• [Extrait présenté]:
Résultats de deux enquêtes dédiées aux appropriations du féminisme par les étudiantes et étudiants en Nouvelle-Aquitaine.
La quatrième vague du féminisme mobilise les jeunes à l’échelle internationale. Les générations vingtenaires, voire adolescentes, sont pleinement partie prenante des manifestations du 8 mars liées à la grève féministe en Espagne et en Argentine, pour citer deux pays où cette grève s’est déployée massivement depuis plusieurs années. Si la France semble dépourvue à ces jours de ces mobilisations massives, si on excepte la manifestation d’ampleur historique du 23 novembre 2019, comment le féminisme s’est-il diffusé, comment a-t-il infusé dans les jeunes générations, sans forcément susciter un militantisme collectif ?
En nous basant sur les résultats de deux enquêtes dédiées aux appropriations du féminisme par les étudiantes et étudiants en Nouvelle-Aquitaine, nous montrerons comment cette population définit le féminisme et s’y éduque. La jeunesse ne se réduit pas aux étudiants et, parmi ceux-ci, de fortes inégalités sociales les différencient. Nous avons pris en compte la variable du travail salarié dans l’enquête, ainsi que l’expérience des discriminations (raciste, homophobe, transphobe). Nous montrerons tout d’abord les appropriations concrètes du féminisme comme résistances pratiques au harcèlement et aux violences sexistes et sexuelles avant de questionner les enjeux d’un féminisme qui se définit comme pratique et quotidien.

• [Tâches à réaliser]:
1. Recopiez le passage du texte sur le féminisme étudiant qui commence par les mots contenant « En nous basant » et se termine par « pratique et quotidien. ».
2. Selon le texte sur le féminisme étudiant, à quelle date a eu lieu en France la manifestation d'ampleur historique ?

[Enregistrements d'une collection]
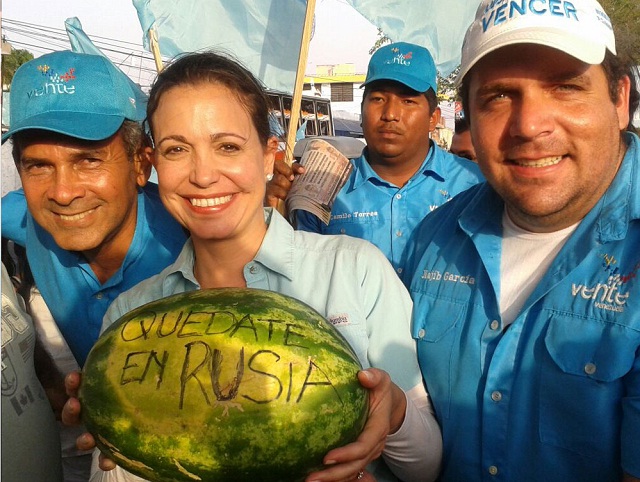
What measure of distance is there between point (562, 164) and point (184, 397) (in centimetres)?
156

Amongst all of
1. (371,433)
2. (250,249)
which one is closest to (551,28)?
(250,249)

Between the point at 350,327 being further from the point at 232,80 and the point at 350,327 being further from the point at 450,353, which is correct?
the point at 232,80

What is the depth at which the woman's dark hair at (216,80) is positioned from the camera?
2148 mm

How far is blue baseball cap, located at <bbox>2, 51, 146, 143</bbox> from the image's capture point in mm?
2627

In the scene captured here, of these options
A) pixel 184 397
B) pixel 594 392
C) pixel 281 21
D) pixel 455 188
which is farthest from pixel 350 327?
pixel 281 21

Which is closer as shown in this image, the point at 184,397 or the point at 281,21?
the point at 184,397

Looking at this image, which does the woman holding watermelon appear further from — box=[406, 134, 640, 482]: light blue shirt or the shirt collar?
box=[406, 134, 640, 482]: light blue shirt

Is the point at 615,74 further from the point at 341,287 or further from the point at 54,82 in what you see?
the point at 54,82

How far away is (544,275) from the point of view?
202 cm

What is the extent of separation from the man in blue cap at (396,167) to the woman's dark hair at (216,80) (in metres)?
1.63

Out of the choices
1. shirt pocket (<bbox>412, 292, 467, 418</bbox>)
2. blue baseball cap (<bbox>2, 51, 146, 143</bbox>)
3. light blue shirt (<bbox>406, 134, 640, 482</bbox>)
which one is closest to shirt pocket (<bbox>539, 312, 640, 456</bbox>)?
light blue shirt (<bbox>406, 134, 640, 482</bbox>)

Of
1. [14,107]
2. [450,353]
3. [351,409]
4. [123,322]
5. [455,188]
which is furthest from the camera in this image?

• [Réponses par tâche]:
1.
En nous basant sur les résultats de deux enquêtes dédiées aux appropriations du féminisme par les étudiantes et étudiants en Nouvelle-Aquitaine, nous montrerons comment cette population définit le féminisme et s’y éduque. La jeunesse ne se réduit pas aux étudiants et, parmi ceux-ci, de fortes inégalités sociales les différencient. Nous avons pris en compte la variable du travail salarié dans l’enquête, ainsi que l’expérience des discriminations (raciste, homophobe, transphobe). Nous montrerons tout d’abord les appropriations concrètes du féminisme comme résistances pratiques au harcèlement et aux violences sexistes et sexuelles avant de questionner les enjeux d’un féminisme qui se définit comme pratique et quotidien.

2. Le 23 novembre 2019.